# Projector Ceiling Mount



## Cecil (Mar 7, 2014)

Any specific brands or types of ceiling mounts to look for or stay away from? Need to mount my Epson HC2000 approximately 16" from the ceiling, and would like to have good adjustment so I don't have to use the keystone (using it causes a lite frame around the picture area). 

Also want one that can be securely held in place so it doesn't have to be constantly adjusted. 

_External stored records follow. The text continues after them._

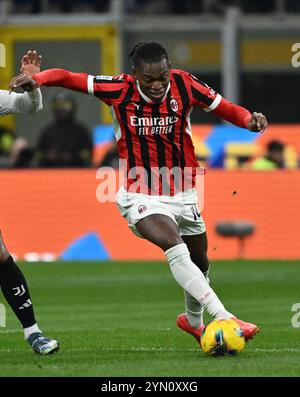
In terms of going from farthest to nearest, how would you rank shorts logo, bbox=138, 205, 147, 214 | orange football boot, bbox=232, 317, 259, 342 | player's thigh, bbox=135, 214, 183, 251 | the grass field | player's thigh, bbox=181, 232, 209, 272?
player's thigh, bbox=181, 232, 209, 272, shorts logo, bbox=138, 205, 147, 214, player's thigh, bbox=135, 214, 183, 251, orange football boot, bbox=232, 317, 259, 342, the grass field

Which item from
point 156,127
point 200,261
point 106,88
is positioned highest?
point 106,88

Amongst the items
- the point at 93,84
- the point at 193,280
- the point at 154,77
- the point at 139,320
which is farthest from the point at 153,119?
the point at 139,320

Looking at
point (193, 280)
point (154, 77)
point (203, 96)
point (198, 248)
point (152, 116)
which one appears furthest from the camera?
point (198, 248)

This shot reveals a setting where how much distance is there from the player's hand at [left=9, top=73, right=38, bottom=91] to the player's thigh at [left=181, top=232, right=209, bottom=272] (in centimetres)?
164

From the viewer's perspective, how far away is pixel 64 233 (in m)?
19.9

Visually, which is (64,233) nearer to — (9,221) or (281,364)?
(9,221)

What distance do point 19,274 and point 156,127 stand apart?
1454 mm

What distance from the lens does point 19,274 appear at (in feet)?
32.7

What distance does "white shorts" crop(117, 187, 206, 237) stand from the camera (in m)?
10.0

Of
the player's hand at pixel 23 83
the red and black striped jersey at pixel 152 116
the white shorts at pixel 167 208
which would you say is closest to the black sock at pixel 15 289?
the white shorts at pixel 167 208

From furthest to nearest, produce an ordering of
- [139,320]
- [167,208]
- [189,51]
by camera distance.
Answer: [189,51], [139,320], [167,208]

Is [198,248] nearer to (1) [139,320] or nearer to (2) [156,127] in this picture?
(2) [156,127]

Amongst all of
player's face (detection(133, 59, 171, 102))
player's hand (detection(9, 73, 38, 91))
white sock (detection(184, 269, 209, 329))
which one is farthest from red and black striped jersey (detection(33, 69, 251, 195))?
white sock (detection(184, 269, 209, 329))

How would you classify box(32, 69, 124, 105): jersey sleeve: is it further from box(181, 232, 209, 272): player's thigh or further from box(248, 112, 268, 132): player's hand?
box(181, 232, 209, 272): player's thigh
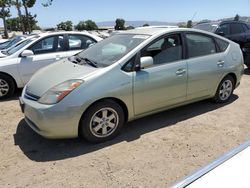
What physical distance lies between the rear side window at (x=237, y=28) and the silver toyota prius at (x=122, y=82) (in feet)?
20.7

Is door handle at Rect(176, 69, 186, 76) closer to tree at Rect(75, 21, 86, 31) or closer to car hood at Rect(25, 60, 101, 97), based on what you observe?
car hood at Rect(25, 60, 101, 97)

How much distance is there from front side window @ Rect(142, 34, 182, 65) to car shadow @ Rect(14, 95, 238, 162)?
1.03m

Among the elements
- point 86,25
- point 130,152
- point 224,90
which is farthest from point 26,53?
point 86,25

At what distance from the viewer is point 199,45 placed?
17.3ft

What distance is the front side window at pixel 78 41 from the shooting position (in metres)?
7.34

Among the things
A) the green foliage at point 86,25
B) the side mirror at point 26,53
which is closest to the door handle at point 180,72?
the side mirror at point 26,53

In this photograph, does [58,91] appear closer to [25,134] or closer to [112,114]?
[112,114]

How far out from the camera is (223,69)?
5.50 m

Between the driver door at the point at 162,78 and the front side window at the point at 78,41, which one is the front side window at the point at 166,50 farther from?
the front side window at the point at 78,41

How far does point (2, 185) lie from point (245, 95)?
205 inches

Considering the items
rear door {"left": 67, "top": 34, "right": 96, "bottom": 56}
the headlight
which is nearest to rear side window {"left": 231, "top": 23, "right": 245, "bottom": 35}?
rear door {"left": 67, "top": 34, "right": 96, "bottom": 56}

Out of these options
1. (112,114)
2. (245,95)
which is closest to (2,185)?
(112,114)

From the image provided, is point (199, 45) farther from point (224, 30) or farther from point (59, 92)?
point (224, 30)

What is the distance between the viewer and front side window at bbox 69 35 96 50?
7343 millimetres
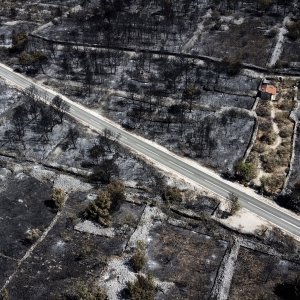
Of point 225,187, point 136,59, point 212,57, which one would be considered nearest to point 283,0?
point 212,57

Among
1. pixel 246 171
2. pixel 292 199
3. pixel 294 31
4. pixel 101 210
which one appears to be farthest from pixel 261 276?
pixel 294 31

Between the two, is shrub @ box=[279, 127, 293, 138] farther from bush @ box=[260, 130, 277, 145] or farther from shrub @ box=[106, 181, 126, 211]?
shrub @ box=[106, 181, 126, 211]

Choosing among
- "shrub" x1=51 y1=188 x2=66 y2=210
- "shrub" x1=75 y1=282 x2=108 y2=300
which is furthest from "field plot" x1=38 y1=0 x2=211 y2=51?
"shrub" x1=75 y1=282 x2=108 y2=300

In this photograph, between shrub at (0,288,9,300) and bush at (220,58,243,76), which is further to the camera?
bush at (220,58,243,76)

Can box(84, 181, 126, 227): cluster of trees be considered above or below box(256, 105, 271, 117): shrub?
below

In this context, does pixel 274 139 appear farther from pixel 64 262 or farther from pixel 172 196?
pixel 64 262

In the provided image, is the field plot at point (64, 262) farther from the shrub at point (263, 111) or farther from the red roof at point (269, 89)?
the red roof at point (269, 89)
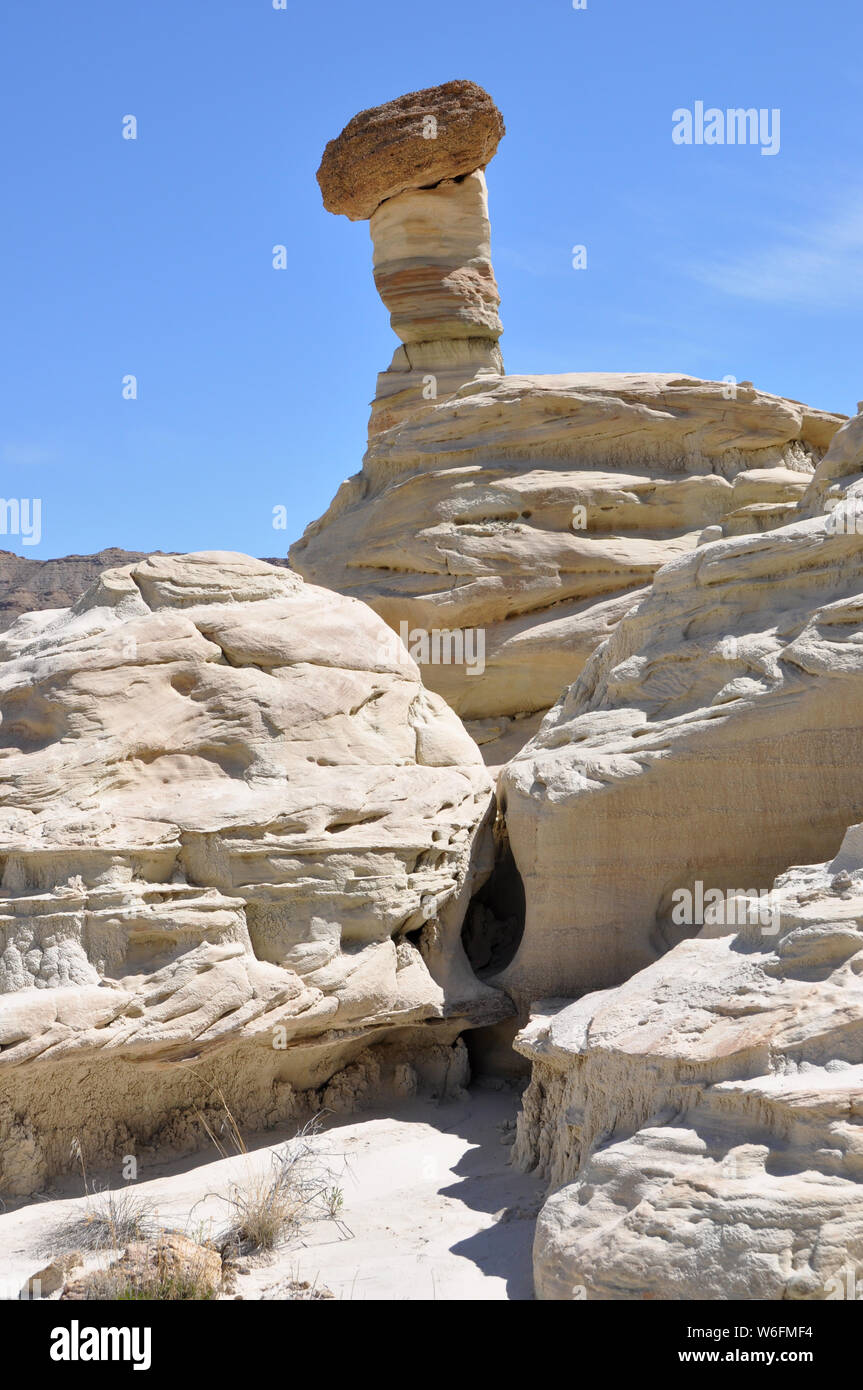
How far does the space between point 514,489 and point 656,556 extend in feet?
4.83

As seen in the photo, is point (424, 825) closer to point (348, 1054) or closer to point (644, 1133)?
point (348, 1054)

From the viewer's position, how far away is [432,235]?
639 inches

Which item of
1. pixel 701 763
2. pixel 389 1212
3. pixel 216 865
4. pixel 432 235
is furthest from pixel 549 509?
pixel 389 1212

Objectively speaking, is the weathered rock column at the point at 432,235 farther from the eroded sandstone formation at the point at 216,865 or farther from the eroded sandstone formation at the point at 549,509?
the eroded sandstone formation at the point at 216,865

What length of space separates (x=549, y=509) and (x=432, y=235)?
20.2 ft

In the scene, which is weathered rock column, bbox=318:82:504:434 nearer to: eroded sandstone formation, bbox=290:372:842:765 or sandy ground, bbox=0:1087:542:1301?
eroded sandstone formation, bbox=290:372:842:765

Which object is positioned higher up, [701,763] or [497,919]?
[701,763]

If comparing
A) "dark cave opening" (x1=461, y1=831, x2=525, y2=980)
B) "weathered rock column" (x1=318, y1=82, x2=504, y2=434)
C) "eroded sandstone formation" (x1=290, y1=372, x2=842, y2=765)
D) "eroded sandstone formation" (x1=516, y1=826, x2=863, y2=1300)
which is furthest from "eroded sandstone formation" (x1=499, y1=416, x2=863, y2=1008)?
"weathered rock column" (x1=318, y1=82, x2=504, y2=434)

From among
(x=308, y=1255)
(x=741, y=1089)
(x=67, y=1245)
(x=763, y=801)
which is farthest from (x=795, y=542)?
(x=67, y=1245)

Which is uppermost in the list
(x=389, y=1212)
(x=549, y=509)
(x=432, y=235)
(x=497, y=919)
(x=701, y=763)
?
(x=432, y=235)

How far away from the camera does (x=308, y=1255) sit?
4.98 meters

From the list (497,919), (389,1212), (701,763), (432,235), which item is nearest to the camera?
(389,1212)

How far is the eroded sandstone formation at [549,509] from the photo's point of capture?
1173cm

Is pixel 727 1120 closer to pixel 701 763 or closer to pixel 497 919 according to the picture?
pixel 701 763
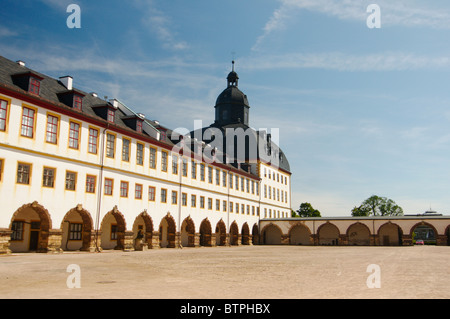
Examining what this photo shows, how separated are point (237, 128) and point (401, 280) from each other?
54.8 m

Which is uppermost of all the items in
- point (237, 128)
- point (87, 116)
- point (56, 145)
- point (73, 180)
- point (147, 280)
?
point (237, 128)

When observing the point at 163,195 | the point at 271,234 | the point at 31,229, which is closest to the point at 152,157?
the point at 163,195

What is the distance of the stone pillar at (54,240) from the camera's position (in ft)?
87.3

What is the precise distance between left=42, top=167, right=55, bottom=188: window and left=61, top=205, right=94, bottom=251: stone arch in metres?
2.47

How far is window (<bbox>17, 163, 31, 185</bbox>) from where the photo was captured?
2512 cm

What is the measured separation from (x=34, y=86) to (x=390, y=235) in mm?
49794

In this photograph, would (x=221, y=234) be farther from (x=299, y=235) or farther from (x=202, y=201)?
(x=299, y=235)

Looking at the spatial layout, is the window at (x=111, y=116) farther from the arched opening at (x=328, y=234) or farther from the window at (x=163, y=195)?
the arched opening at (x=328, y=234)

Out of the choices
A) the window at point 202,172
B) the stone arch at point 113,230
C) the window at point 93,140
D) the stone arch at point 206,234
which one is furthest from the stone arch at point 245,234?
the window at point 93,140

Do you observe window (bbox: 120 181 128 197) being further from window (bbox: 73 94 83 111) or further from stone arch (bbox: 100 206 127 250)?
window (bbox: 73 94 83 111)

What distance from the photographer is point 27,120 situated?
26.0 meters

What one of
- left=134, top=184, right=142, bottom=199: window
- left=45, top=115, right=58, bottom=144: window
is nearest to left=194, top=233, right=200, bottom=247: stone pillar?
left=134, top=184, right=142, bottom=199: window

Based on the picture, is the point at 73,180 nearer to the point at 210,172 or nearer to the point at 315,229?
the point at 210,172
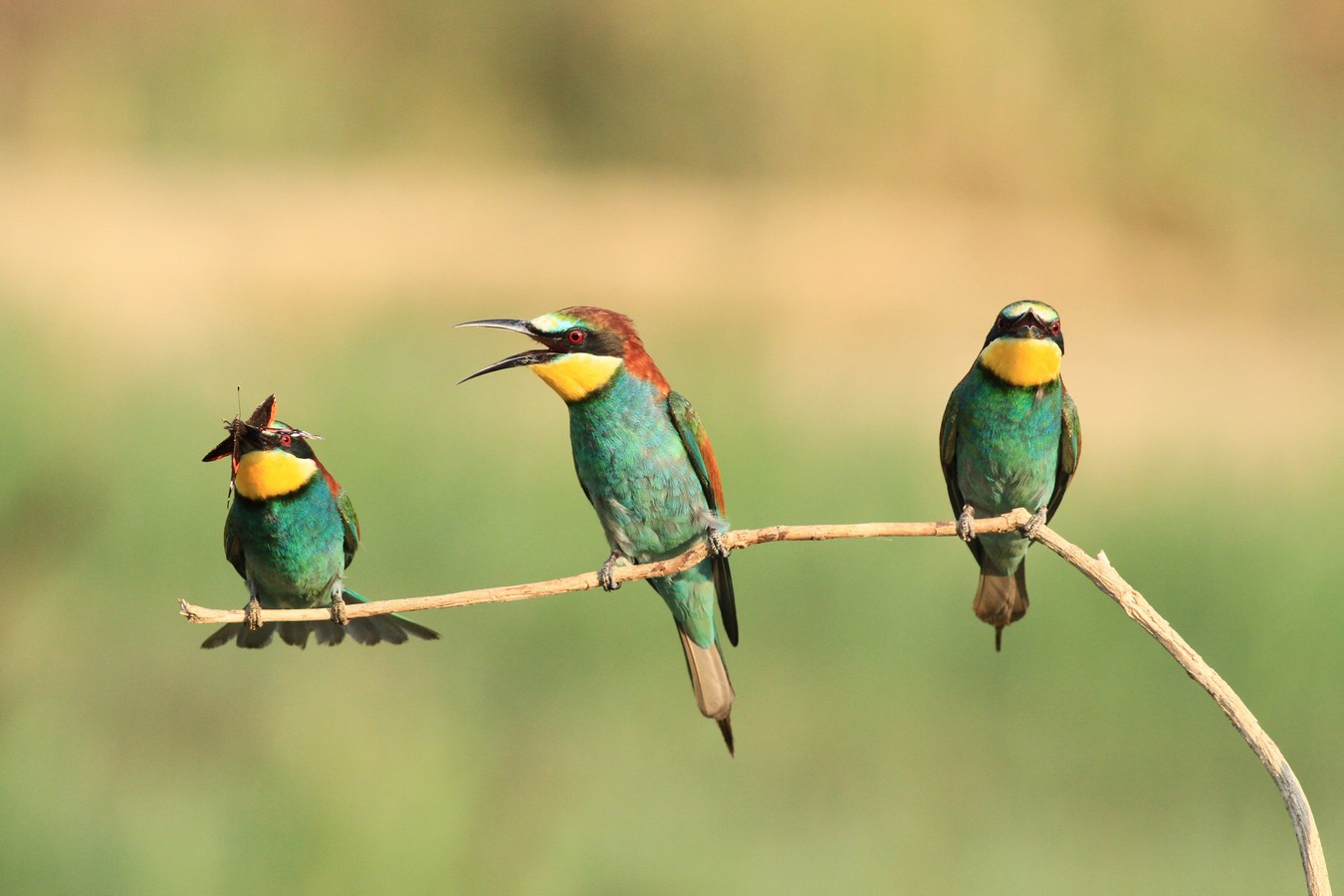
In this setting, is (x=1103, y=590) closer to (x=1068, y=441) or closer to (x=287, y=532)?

Hoping to spend around $30 or less, though can go more if there is adequate reason to do so.


----------



## Dougme57 (Sep 4, 2013)

Look at these:

https://www.parts-express.com/cat/projector-mounts/263 

http://www.monoprice.com/Search/Index?keyword=projector+mounts 

I use a Dayton, have had it up for 4 years, works great.


----------



## Dougme57 (Sep 4, 2013)

Also, what are you mounting to? Finished drywall ceiling?


----------



## Cecil (Mar 7, 2014)

Dougme57 said:


> Also, what are you mounting to? Finished drywall ceiling?


Yeah I guess so. Just a normal painted ceiling.


----------



## rab-byte (Feb 1, 2011)

It's a little more expensive but peerless mounts are great! You'll get 3 parts the brace the pole and the mount. Their ceiling braces come in a few types, some you can even manually adjust the pole position between two ceiling joists; lets you get the projector perfectly centered.


----------



## 86eldel68-deactivated (Nov 30, 2010)

+1. I have the Peerless PRGUNV holding up my ~24lb. JVC DLA-HD250. Not only is the mount rock solid, but adjustments are very easy to make, and removing / re-mounting the PJ is also easy to do.


----------



## Dougme57 (Sep 4, 2013)

Also if you are not lucky enough to hit a ceiling joist check these out. I have been using them for 4 years, 3 of these and no worries.

http://www.homedepot.com/p/WingIts-...H=REC-_-product-2-_-100171703-_-202552914-_-N


----------



## Cecil (Mar 7, 2014)

Dougme57 said:


> Also if you are not lucky enough to hit a ceiling joist check these out. I have been using them for 4 years, 3 of these and no worries.
> 
> http://www.homedepot.com/p/WingIts-...H=REC-_-product-2-_-100171703-_-202552914-_-N


No idea if a joist is where I need it to be mounted. I can screw a slab of MDF on the ceiling and mount the mount to that though if needed. 


This is so far the only one with the adjustments I need. Need the mount to come down 16" from the ceiling. 
http://www.amazon.com/Projector-Cei...0322&sr=1-13&keywords=projector+ceiling+mount


----------



## 86eldel68-deactivated (Nov 30, 2010)

FWIW:
- http://www.amazon.com/Peerless-PRG-EXB-W-12-6-Inch-20-6-Inch-Adjustable/dp/B001GEL9RW
- Other Peerless models with extensions (PDF), many (most?) of which are available at Amazon.com.


----------